Despite a cooling of the housing market, home values remain high across the United States, especially in Oregon.
On the surface, this is great news for existing homeowners (who can argue with extra equity?). But if you also factor in mortgage interest rates rising to their highest levels in two decades before gradually dropping the past few months, and you’re a homeowner stretched for space, this also means purchasing a new home may be out of the question.
While current listing prices can push upgrading to a new home out of reach (consider: the median listing price of a home in Eugene is about $500,000, rocketing to $800,000 in Bend), it opens the doors to upgrading in place with a home equity line of credit (HELOC). Simply put, a HELOC lets you borrow against the value of your home at a favorable rate.

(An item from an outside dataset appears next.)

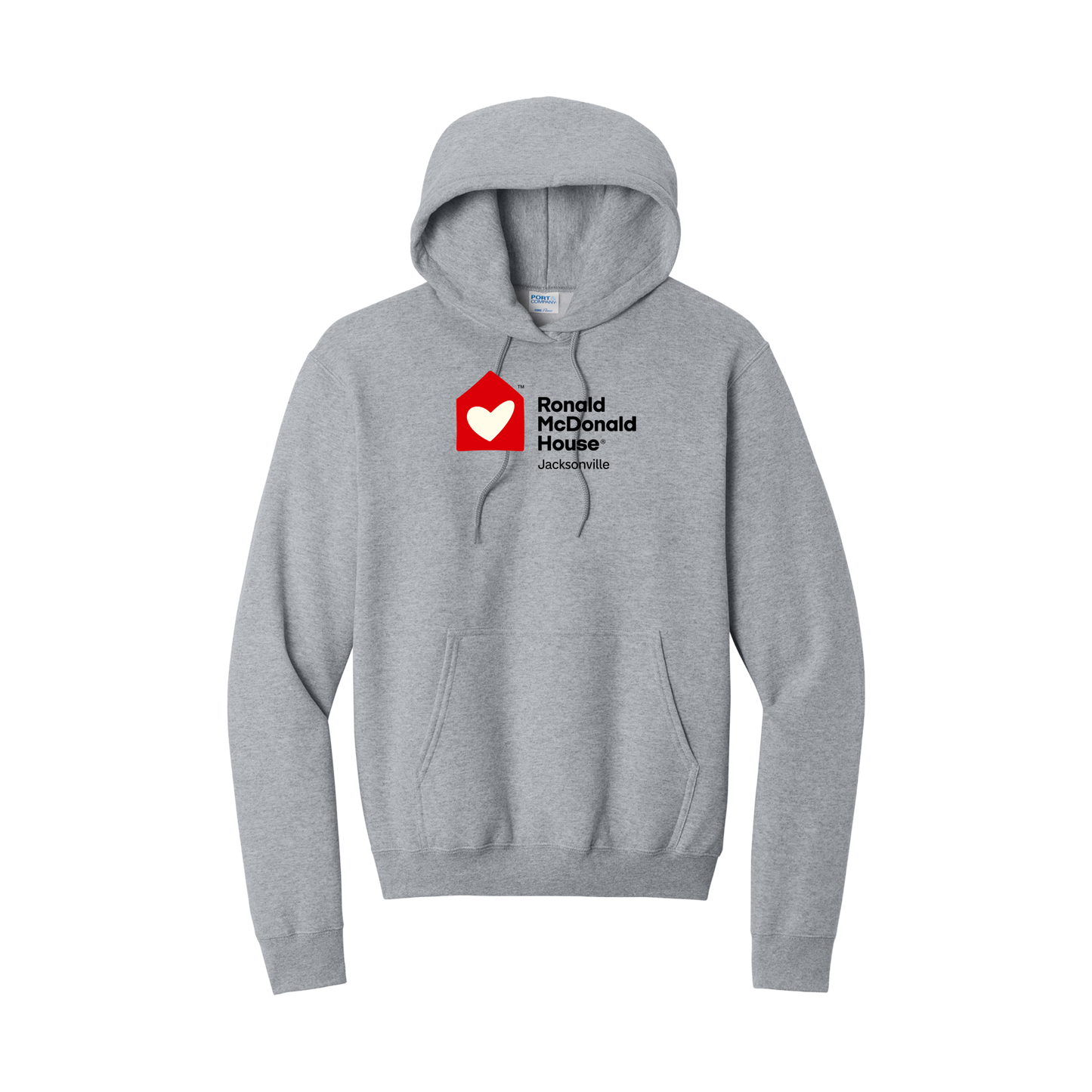 Ronald McDonald House Jacksonville - Port & Co® Core Fleece Pullover Hooded Sweatshirt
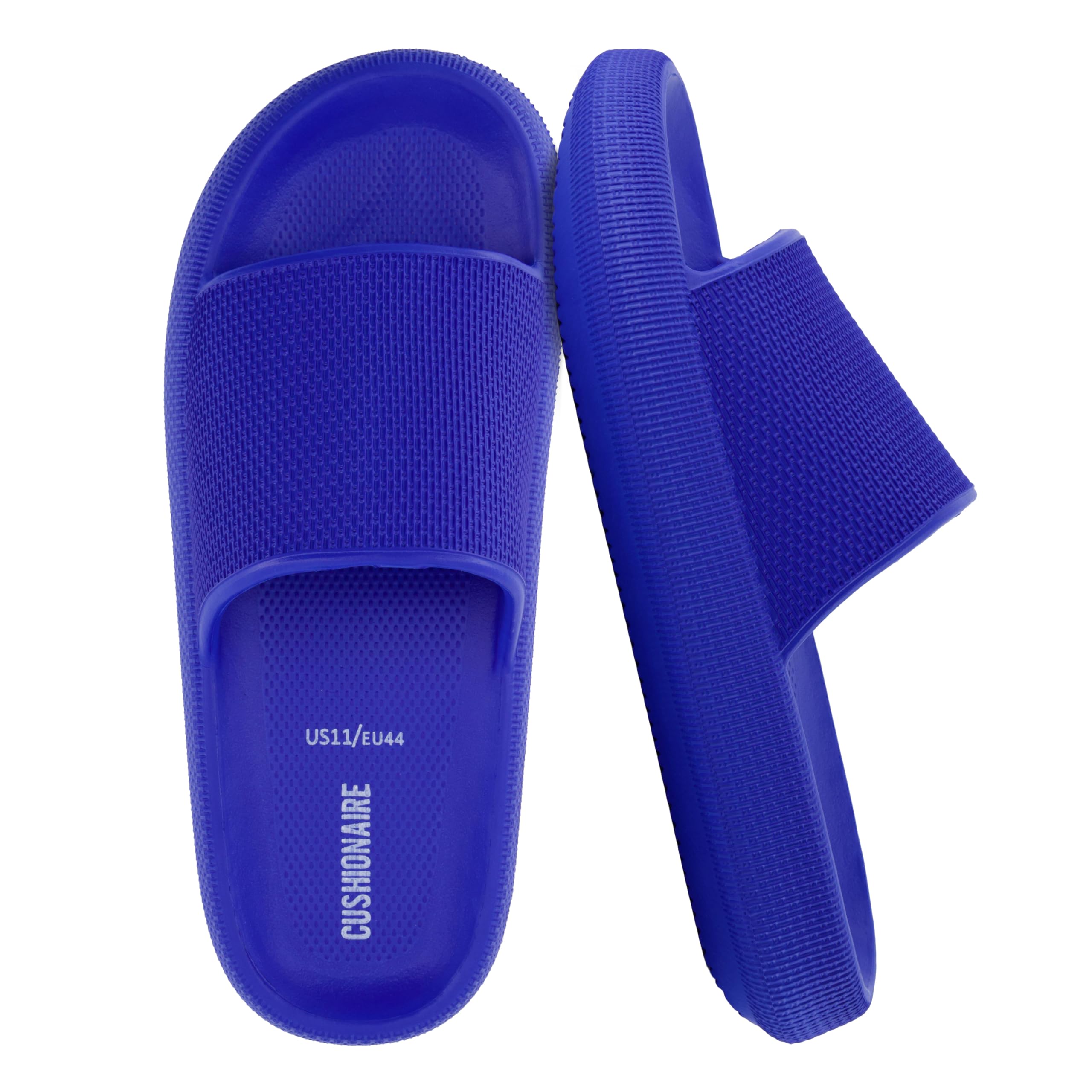 CUSHIONAIRE Feather Cloud Recovery Pool Slide for Men with +Comfort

“This is a great time to take advantage of home values with a low-interest rate HELOC,” said Cheryl Cauthon, Branch Manager of SELCO Community Credit Union’s Old Mill and West Bend branches. “Whether you have a fixer-upper or could use an extra room to call your own, making use of your added equity can bring the advantages of a new home to you.”
And you won’t have to pack a single box.
Space out the upgrades
A good rule of thumb for HELOCs is to take the maximum you’re approved for but only use what you need. A typical draw period of a HELOC is 5–15 years, so you can easily space out your projects into affordable gigs. From big jobs (like boosting your living space or revamping your kitchen) to smaller ones (such as touching up the landscaping or finally putting in that heated bathroom floor), a line of credit is ideal for tackling one project at a time. And payments are only due when you have a balance.
Max out the value
If you see yourself in your house long-term, your goals may differ from those of a homeowner who still wants to upgrade when the market cools (or downsize when kids move out). Personal touches that make a house feel like home are priceless—even better if they give you some extra elbow room.
But there are plenty of renovations that make financial sense in the short- and long-term. A minor kitchen upgrade can offer a return on investment of over 80%, whereas adding that deck you always wanted can net an even greater return at nearly 83%. And while a project like replacing windows sees a slightly lower return at around 74%, it’s hard to put a price on comfort (plus, the remaining balance could be offset by lower heating and cooling bills over time).